[Basta-users] Kullback-Leibler divergence interpretation
Jelle Boonekamp
jjboonekamp at gmail.com
Fri Feb 15 15:14:40 CET 2013
Hi Fernando,
Thank you very much for your answer, it is indeed very helpful to me. In the r-script attached you can see how I calculated the amount of overlap (for two randomly generated distributions in this example). When the means and standard deviations are identical, the overlap calculated is about 1, which gives me confidence in this method. I made an error yesterday in calculating the amount of overlap for the posterior distributions of b0 and b1 with the KLDC's of 0.88 and 0.99. In fact they where p=0.40 and p=0.15, respectively. I must be doing something wrong, because clearly a KLDC=0.99 cannot describe divergence of two distributions with 15% overlap, right?
Actually I am not so interested in a P-value or any hard boundary as such, but I would want to describe how likely the distributions with KLDC=0.99 are differing, and similar for the other two. Can I interpret these KLDC's as actual probabilities? For my data it is important because my treatment effect on b0 and b1 is in the opposite direction, i.e. baseline mort is lower in the group where the age-dependence on mort is stronger. This actually raises another question: when fitting Gompertz, b0 and b1 are not independent. I am interested in whether the treatment effect on b1 (age dependence on mort) is still there when I keep the b0 parameter fixed, lets say to the average of both groups. Can I do this in BaSTA?

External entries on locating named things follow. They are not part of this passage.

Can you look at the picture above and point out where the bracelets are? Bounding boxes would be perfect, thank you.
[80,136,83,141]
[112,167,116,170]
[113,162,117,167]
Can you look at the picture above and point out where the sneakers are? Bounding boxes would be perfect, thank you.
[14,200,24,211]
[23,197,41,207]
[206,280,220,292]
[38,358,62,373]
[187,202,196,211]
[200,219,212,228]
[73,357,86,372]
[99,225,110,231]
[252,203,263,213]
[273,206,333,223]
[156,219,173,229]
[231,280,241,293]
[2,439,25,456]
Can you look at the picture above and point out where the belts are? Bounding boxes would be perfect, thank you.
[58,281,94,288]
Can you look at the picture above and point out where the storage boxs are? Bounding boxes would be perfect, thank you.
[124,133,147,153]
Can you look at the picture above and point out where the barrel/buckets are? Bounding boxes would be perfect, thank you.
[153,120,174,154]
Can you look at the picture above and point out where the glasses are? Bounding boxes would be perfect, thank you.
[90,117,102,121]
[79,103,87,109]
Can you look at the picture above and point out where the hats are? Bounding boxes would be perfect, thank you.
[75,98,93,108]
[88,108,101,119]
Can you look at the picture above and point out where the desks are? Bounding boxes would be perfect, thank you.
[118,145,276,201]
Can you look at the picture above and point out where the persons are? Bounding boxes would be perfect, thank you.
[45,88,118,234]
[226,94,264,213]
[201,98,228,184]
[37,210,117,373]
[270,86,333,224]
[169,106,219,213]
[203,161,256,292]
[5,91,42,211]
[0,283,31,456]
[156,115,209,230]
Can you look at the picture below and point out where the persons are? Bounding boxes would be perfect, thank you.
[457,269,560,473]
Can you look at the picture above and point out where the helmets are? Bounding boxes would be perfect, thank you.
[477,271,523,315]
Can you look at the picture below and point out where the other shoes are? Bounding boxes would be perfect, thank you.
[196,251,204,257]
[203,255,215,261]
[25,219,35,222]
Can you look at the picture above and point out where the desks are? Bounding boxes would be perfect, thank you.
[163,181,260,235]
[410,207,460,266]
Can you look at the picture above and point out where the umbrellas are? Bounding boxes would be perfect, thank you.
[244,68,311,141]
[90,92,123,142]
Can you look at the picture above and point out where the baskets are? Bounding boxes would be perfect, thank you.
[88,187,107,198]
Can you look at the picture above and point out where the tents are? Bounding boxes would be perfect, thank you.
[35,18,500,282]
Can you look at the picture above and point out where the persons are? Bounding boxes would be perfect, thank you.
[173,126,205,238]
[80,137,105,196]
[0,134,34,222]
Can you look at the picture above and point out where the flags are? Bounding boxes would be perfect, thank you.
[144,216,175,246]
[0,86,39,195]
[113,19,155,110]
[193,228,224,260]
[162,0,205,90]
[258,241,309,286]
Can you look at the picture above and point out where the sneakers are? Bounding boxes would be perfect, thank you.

You talked about the possibility of calculating Bayesian p-values. How would I do this?
Best, Jelle
On Friday, 15 February 2013 at 09:50, Fernando Colchero wrote:
> Hi Jelle,
>
> Well, you could calculate Bayesian p-values, and their interpretation is, roughly, what you calculated. The KLDC values we have in BaSTA show the mean (calibrated) Kullback-Leibler discrepancies (KL) between both distributions. The issue is that KL values are non-symetrical. For example, if you want to determine the amount of overlap between a distribution P and a distribution D, unless they have the same variance, KL(P, D) is not equal to KL(D, P). I am not sure how you calculated the percentage of overlap, but it is likely that you had one side of the overlap, say P with respect to D, but it is possible that values will be different the other way around.
>
> I think it is safe to state that your 0.88 and 0.99 values indicate that there is little overlap in the first and almost none in the second, which suggests that both parameters for both groups are different. Still, I understand that it would be handy to have a clear threshold as with traditional p-values. However, if you think about it, such thresholds are somewhat arbitrary and may not apply to a specific system. That is why some Bayesian and even non-Bayesian statisticians prefer to state how likely or how probable is that x and y are related instead of having hard boundaries.
>
> I hope that this is helpful. Best,
>
> Fernando
>
>
>
> Fernando Colchero
> Assistant Professor
> Department of Mathematics and Computer Sciences
> Max Planck Odense Center on the Biodemography of Aging
>
> Tlf. +45 65 50 46 35
> Email colchero at imada.sdu.dk (mailto:colchero at imada.sdu.dk)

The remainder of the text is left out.